Dr.Sadık Yağcı’nın bu toplumcu potansiyelini farkedenlerden biri de, o zamanki Sağlık ve Sosyal Yardım Bakanlığı müsteşarı Dr.Nusret Fişek’ti. Onun da desteğiyle Isparta’da bir Sağlık Koleji ve ardından çağdaş ölçütlerde bir Doğum ve Çocuk Bakımevi yapımı programa alınarak, 17 Ekım 1966 tarihinde Sağlık Koleji, 12 Kasım 1968 tarıhınde Doğumevi Hastanesi’ni hizmete açtı. Isparta’da sağlık alanındaki gelişmeler sonunda ortaya çıkan kan gereksinimini karşılamak üzere, 1974 yılında yeni bir bina inşa ederek, Kan Bankasını faaliyete geçirdi. 1979 yılında 50 kişilik Doğum ve Çocuk Kreşini açtı. Yine izleyen yıllar içinde Diş Sağlığı Merkezi, yaşlılar için Huzurevi, Devlet Hastanesi’ne 250 yatak eklenmesi ve donatımı, patoloji laboratuvarı kurulması, diyaliz merkezi , göz ve KBB polikliniğine modern cihazların alınması için yoğun çalışmalar yaptı. 1990 yıllarının başında kendi birikimleriyle yaptırdığı binayı, “Ana ve Çocuk Sağlığı Merkezi” olarak kullanılmak dileğiyle, Sağlık Bakanlığı’na bağışladı. 1966 yılında ortaya attığı Isparta’da bir tıp fakültesi kurulması düşüncesini, ısrarla ve inatla izlemiştir. Bu konuda bir çok etkili kişiye ulaşıp, onları Isparta’ya getirerek, hedefine ulaşmıştır. 1992 yılında Süleyman Demirel Üniversitesi’ne bağlı Tıp Fakültesi açılmıştır.
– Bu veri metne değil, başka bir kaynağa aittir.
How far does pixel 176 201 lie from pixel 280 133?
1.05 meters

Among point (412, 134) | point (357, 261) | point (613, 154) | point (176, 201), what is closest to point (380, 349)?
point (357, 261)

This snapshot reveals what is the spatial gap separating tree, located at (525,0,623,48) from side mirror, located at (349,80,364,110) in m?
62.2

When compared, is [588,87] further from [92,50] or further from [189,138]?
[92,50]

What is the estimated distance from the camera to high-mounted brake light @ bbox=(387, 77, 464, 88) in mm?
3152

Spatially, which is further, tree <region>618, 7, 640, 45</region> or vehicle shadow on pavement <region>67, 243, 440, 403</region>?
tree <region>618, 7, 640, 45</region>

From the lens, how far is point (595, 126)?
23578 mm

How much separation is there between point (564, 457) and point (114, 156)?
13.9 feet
Dr. Sadık Yağcı mesleğe başladığı ilk günden itibaren klasik görev anlayışı sınırlarını aşarak, toplum çıkarlarını kişisel çıkarlarından önde tutarak, fiziki, maddi ve manevi olanaklarını sağlık kesiminde kullanmayı ilke edinmiş, zaman sürecinde gerek yaptığı, gerek yapmakta olduğu tüm çalışmalarıyla ve bıraktığı kalıcı eserlerle hem topluma hem de tıp dünyasına, her zaman minnet ve takdir ile anılacak bir örnek oluşturmuştur.

Onu en çok mutlu eden, 1997 yılında, Türk Tabipleri Birliği tarafından Prof. Dr. Nusret Fişek anısına verilen Hizmet Ödülü ile ödüllendirilmesidir. Yaşam kesitinde bir çok kez Nusret Fişek’le buluşmuş olduğu; Isparta-Burdur Tabip Odası kurucu başkanlığı döneminde de Nusret Fişek’in Türk Tabipleri Birliği Başkanı olduğu da gözönüne alınırsa, onun için bu ödülün anlamı daha iyi anlaşılır.

Dr. Sadık Yağcı, dolu dolu geçen 80 yıllık bir yaşam sonu tedavi edildiği Ege Tıp Fakültesi’nde 23.12.2003 tarihinde vefat etmiştir.

Bugün, Isparta’da doğup büyüyen her vatandaş çocukluk döneminde mutlaka onun tarafından muayene ve tedavi edilmiştir. Yalnız merkezde değil, Isparta’nın ve komşu illerin bütün çocuklarının sağlığına bir ömür harcadı. Baktığı çocuklardan yetişen binlerce genç doktorun arasından, bir tanesi bile, onun özverisini ve insan sevgisini örnek alsa, onun bıraktığı büyük bir yapıt sayılacaktır.

Onun ruhu, Atabey’in tarih kokan ikliminde gezen kahramanların ruhlarına karışmıştır. Çünkü o bir insan sevgisi kahramanıydı. Isparta Doktorunu her zaman minnet ve şükran ile anacaktır.